- _What you will do_:
With the pictures excluded, output only the lines from the one containing "The Sean Stanley Quintet & Miss Dior" through the last line of the entries, unchanged.

- _Supplied records_:

++++++++++

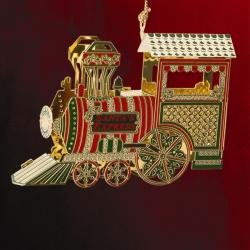 Baldwin Choo-Choo Train Ornament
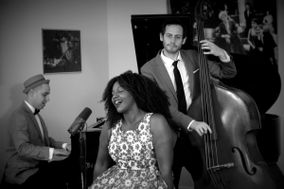 The Sean Stanley Quintet & Miss Dior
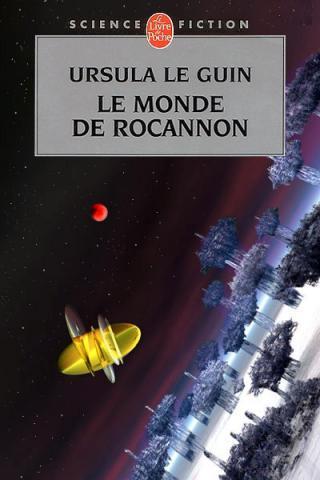 Le monde de Rocannon [Rocannon's World - fr]
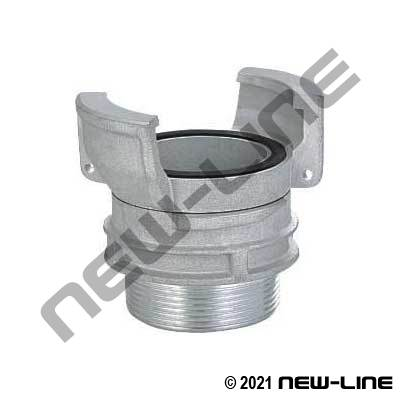 Guillemin Lock Ring Coupling x Male BSPP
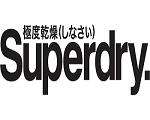 Superdry Store DSS sale - Dubaisavers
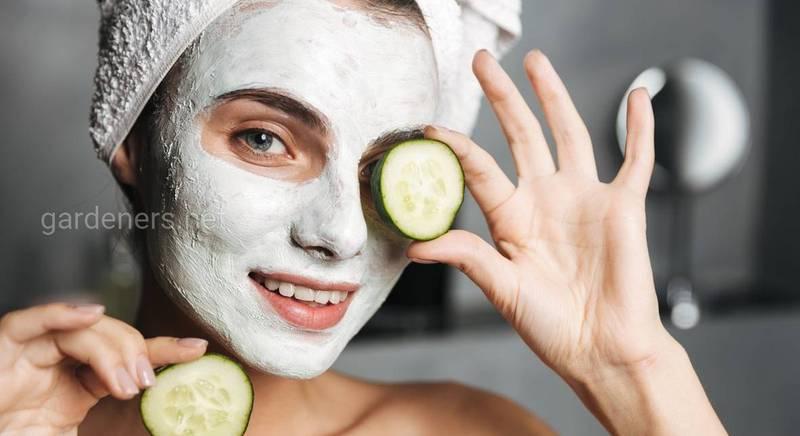 Как ухаживать за лицом с помощью масок из овощей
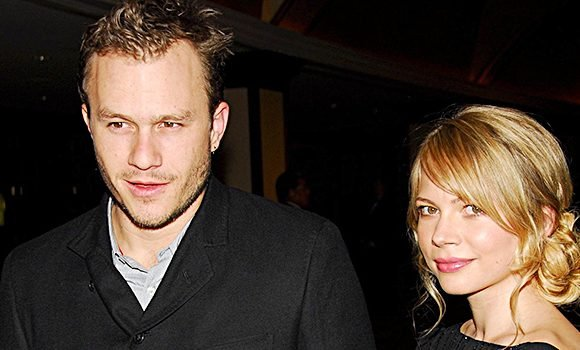 Heath Ledger's Family Congratulates Michelle Williams On Marriage: We're 'Terribly Happy' For Her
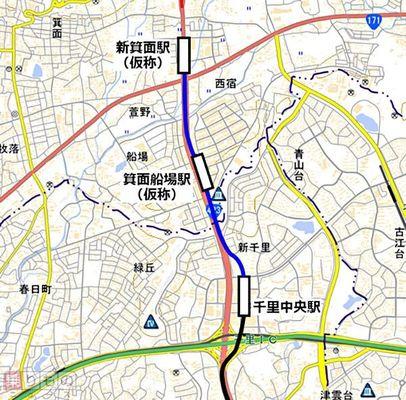 Large 161216 kitakyuunchin 02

++++++++++

- _Solution_:
 The Sean Stanley Quintet & Miss Dior
 Le monde de Rocannon [Rocannon's World - fr]
 Guillemin Lock Ring Coupling x Male BSPP
 Superdry Store DSS sale - Dubaisavers
 Как ухаживать за лицом с помощью масок из овощей
 Heath Ledger's Family Congratulates Michelle Williams On Marriage: We're 'Terribly Happy' For Her
 Large 161216 kitakyuunchin 02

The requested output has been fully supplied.